Grüne vor Richtungsentscheidung

Die Ökopartei streitet um ihren künftigen Kurs.

Berlin. Aus Sicht von Grünen-Geschäftsführerin Steffi Lemke wird der Bundesparteitag am Wochenende offenbar ein recht kuscheliges Beisammensein unter Parteifreunden. "Es geht weniger um Grundsatzkonflikte, als um Akzentuierungen", prognostizierte sie jüngst das Stimmungsbild der Partei aus den vorliegenden 63 Anträgen.

Der herbei geredeten Harmonie zum Trotz wartet auf die Grünen in Rostock durchaus Zündstoff. Die Öko-Partei steckt in einer vertrackten Ausgangslage. Als fünfte Kraft im Parlament droht ihr eine neue Rolle, die einem Eiertanz gleicht: So wollen die Grünen wo möglich und nötig in der Opposition kooperieren, aber eigenständiger denn je bleiben.

Am meisten Brisanz birgt die Frage, ob die Grünen im linken Lager bleiben wollen oder sich gen FDP und Union weiter öffnen.
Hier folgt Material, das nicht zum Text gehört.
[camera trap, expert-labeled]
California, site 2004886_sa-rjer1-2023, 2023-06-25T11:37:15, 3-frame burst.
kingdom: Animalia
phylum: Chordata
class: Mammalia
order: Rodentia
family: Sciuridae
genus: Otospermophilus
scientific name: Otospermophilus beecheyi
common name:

Tübingens Oberbürgermeister Boris Palmer (Grüne), der zum Realo-Flügel zählt, sagt: "Dieser Grundsatzkonflikt wird auszutragen sein."

Im Leitantrag "Grün macht Zukunft" will der Bundesvorstand mit Blick auf die nächste Bundestagswahl kein Bündnis mehr ausschließen. "Wir wissen heute noch nicht, welche realistischen Alternativen es im Jahr 2013 in einem Fünf-Parteien-System zu Schwarz-Gelb geben wird", heißt es darin.

Palmer hält dies für den richtigen Weg: "Ich bin schon länger der Meinung, dass der Text des Koalitionsvertrags und nicht die Farbe des Partners entscheidend ist", sagt der Tübinger OB. Hans-Christian Ströbele, der zum linken Flügel der Partei zählt, kontert: "Die Grünen laufen Gefahr, damit beliebig zu werden. Es kann doch nicht nur darum gehen, wie kommen wir an die Macht."

Ungeachtet derartiger Flügelkämpfe will die Partei den Kurs der Eigenständigkeit stärken, Schwarz-Gelb stellen und die Meinungsführerschaft in der Opposition erringen. Gemäß dem Vorstands-Leitantrag will die Partei weiter an ihrem Neuen Gesellschaftsvertrag festhalten und mit dem Kampf gegen Atomkraft und grüner Wirtschaftspolitik beim Wähler punkten.

Bevor die Grünen nach vorn blicken, wollen sie am Wochenende ihr Rekord-Wahlergebnis aufarbeiten. Zu sattsamer Selbstbeweihräucherung bestehe kein Anlass, konstatiert der hessische Grünen-Fraktionschef Tarek Al-Wazir in einem Papier mit 18 Thesen zur künftigen Rolle der Grünen. Darin fordert er die Partei auf, "sich aus dem Denken einer kleinen Partei zu befreien". Demzufolge könnten die Grünen auch bei den künftigen Landtagswahlen mit einem eigenen Kandidaten für das Amt des Ministerpräsidenten antreten.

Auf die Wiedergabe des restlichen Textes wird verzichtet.